> PROBLEM TO SOLVE:
Only the lines below from the one that holds "Nike NFL Game" through the one that holds "Ballon drawing three." should appear in the answer, copied exactly, end lines included and pictures omitted.

> RECORDS FOR THIS EXERCISE:
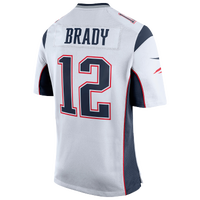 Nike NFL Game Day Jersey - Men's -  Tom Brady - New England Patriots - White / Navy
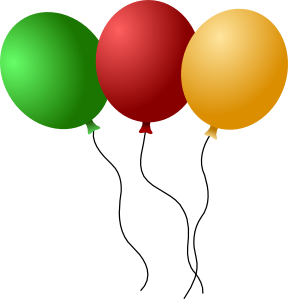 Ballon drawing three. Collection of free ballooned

* * *

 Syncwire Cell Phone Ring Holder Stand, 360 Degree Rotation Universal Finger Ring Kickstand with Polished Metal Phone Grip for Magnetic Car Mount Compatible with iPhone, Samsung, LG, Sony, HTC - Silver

> OUTPUT OF THE EXERCISE:
 Nike NFL Game Day Jersey - Men's -  Tom Brady - New England Patriots - White / Navy
 Ballon drawing three. Collection of free ballooned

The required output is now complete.